Interview techniques will vary from captain to captain, but using an interview to get as much information about a candidate is key. In a conversation with Captain Dave Evans, captain of sailing yacht Clan VIII, we hear about his particular interview technique when it comes to recruiting crew.

“My interview technique is a bit old school,” he tells me. The first port of call for Captain Dave Evans is the recruitment agencies – but those where he knows the person handing him the CVs.  “I try to give as much information to them as possible about the boat, the job description, the owner and the crew, so they are able to get a picture of what we need.”

The next step is a discussion with the recruitment agencies about the people they have recommended that seem of interest. “I remembering to write down the name of the company who provides the CV first on the paper copy, so I know who to pay for the finder’s fee,” he adds.

Then it’s time to check the CVs, with a particular look at layout, spelling and punctuation. “I particularly giggle at those with ‘word processing skills’ on the CV and obvious spelling errors – but do not rule them out. I am looking for content and useable experience, not English degrees.”


"I particularly giggle at those with ‘word processing skills’ on the CV and obvious spelling errors – but do not rule them out. I am looking for content and useable experience, not English degrees.”



Captain Evans then whittles it down based on the length of time candidates have spent on previous boats, age, experience, type of boat and previous positions. By this time, he explains, there are normally two or three candidates left.

“I then go to references and I specifically look for the references that are not there. If they say they were on sailing yacht Munchkin for three months but have not got the captain down as a reference, I will call that captain first. I will also check the other references and always prefer a phone call to a written reference.”
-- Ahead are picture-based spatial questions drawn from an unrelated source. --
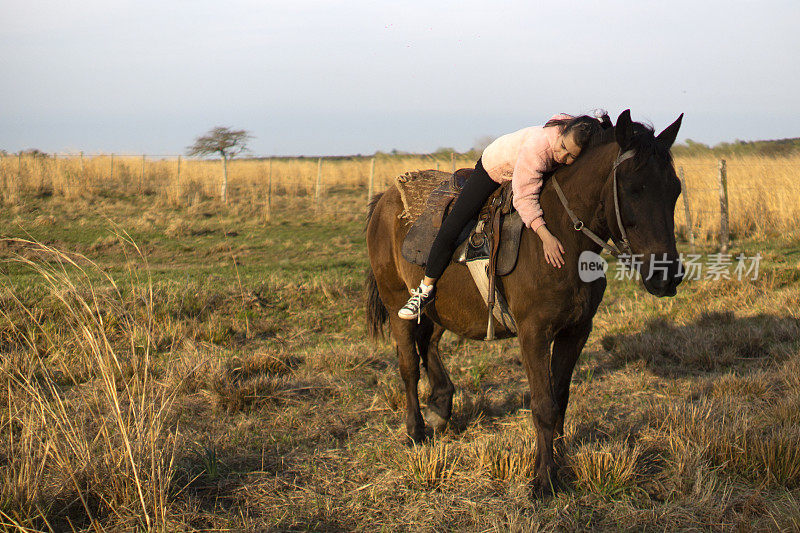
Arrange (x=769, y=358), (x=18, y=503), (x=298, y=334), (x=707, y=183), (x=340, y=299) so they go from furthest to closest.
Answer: (x=707, y=183), (x=340, y=299), (x=298, y=334), (x=769, y=358), (x=18, y=503)

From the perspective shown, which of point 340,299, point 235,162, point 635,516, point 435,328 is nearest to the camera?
point 635,516

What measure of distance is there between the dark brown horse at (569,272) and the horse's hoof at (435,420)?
0.04ft

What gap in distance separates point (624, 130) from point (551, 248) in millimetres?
814

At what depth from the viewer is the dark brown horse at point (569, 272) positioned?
3.42m

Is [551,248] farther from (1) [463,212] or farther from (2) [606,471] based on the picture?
(2) [606,471]

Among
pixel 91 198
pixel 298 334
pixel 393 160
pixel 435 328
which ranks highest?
pixel 393 160

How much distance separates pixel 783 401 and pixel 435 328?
298cm

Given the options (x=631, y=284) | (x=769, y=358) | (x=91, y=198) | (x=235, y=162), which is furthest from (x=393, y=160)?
(x=769, y=358)

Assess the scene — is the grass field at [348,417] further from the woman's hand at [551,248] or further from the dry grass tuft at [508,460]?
the woman's hand at [551,248]

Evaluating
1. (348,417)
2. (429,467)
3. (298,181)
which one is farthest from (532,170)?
(298,181)

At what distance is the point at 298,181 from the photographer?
26.0 metres

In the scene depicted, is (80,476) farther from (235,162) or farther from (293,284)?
(235,162)

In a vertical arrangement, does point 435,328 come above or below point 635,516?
above

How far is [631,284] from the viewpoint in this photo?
10.7 metres
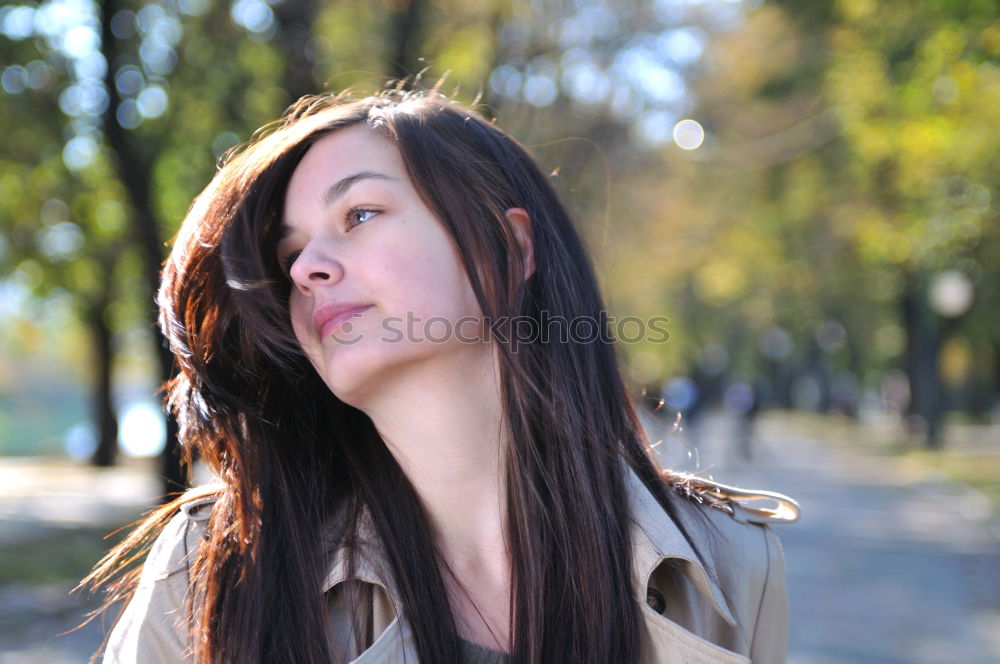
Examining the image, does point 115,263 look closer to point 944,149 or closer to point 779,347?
point 944,149

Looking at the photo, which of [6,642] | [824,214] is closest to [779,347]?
[824,214]

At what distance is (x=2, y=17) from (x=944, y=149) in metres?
11.0

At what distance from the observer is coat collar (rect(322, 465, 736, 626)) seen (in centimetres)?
189

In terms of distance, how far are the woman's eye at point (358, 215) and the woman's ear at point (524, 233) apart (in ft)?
0.91

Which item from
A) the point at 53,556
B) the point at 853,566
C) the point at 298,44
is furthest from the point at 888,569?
the point at 53,556

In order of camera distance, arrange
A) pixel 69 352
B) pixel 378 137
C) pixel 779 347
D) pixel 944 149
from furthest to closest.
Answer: pixel 779 347 → pixel 69 352 → pixel 944 149 → pixel 378 137

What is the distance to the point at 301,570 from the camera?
190 cm

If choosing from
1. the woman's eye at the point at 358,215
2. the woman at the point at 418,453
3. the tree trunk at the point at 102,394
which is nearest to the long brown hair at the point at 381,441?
the woman at the point at 418,453

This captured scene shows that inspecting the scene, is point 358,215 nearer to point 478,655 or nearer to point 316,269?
point 316,269

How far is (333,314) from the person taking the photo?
1949 mm

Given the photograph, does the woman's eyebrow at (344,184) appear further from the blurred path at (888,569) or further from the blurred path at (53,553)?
the blurred path at (53,553)

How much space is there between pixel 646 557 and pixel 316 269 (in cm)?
87

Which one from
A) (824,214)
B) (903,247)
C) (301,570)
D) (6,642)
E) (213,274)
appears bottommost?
(6,642)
It’s now that the face-to-face time becomes important, and Skype becomes a very useful tool. “I can get a lot of information like expected wage and experience from paper, but from Skype I feel I can get compatibility, sense of humour, demeanour and a better impression.



“I mostly offer the position on completion of the Skype phase. If I am still torn I will want to meet the candidates – perhaps over lunch so we can talk about food and drink and social things, which would make up the last part of compatibility and also allow them to meet the crew. They will be in a box with these people when they join so it is better to get a gauge on this sooner rather than later.”

Another area Captain Evans looks at is food habits. “I also want to check on fussy eaters. I know we have a chef looking after our dietary requirements but fussy eaters are not that welcome. Vegetarians and pescatarians are difficult to cater for during the busy times and the, ‘I will just make it myself’ approach doesn’t work, as there is no room in the galley for the chef and anyone else at meal times. It is easier to rule it out from the beginning. Allergies will be catered for, but we can’t pick up owners’ habits as crew and turn into food hypochondriacs.”